---- DATA IN THIS EXERCISE

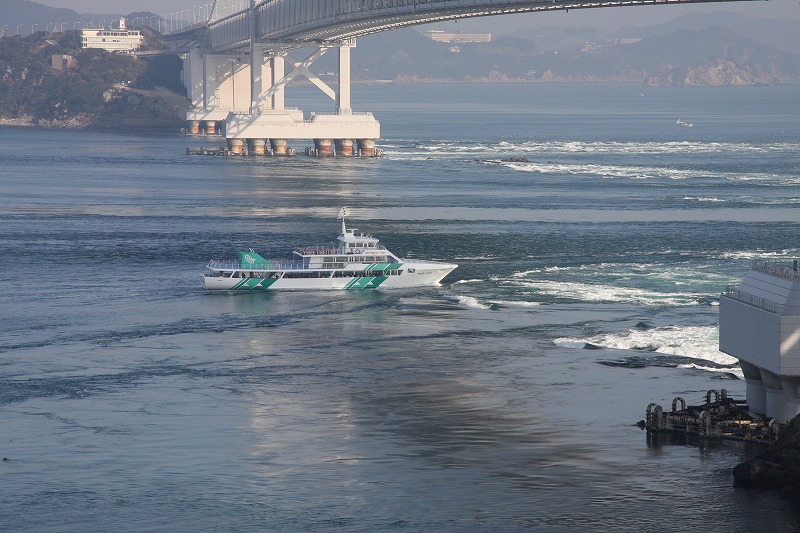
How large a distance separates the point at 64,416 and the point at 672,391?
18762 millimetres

--------
---- DATA IN THIS EXERCISE

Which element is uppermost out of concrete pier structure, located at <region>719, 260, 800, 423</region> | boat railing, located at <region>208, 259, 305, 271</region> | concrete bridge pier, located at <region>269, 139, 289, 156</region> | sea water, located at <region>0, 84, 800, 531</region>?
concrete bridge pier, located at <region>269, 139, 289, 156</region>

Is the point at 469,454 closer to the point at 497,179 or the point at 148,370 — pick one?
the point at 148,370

--------

Pick out and copy each line of the records above that contains the string "pier". Uppercase and lowercase count as different.

Which element is uppermost out of concrete pier structure, located at <region>719, 260, 800, 423</region> | boat railing, located at <region>208, 259, 305, 271</region> | concrete bridge pier, located at <region>269, 139, 289, 156</region> | sea water, located at <region>0, 84, 800, 531</region>?
concrete bridge pier, located at <region>269, 139, 289, 156</region>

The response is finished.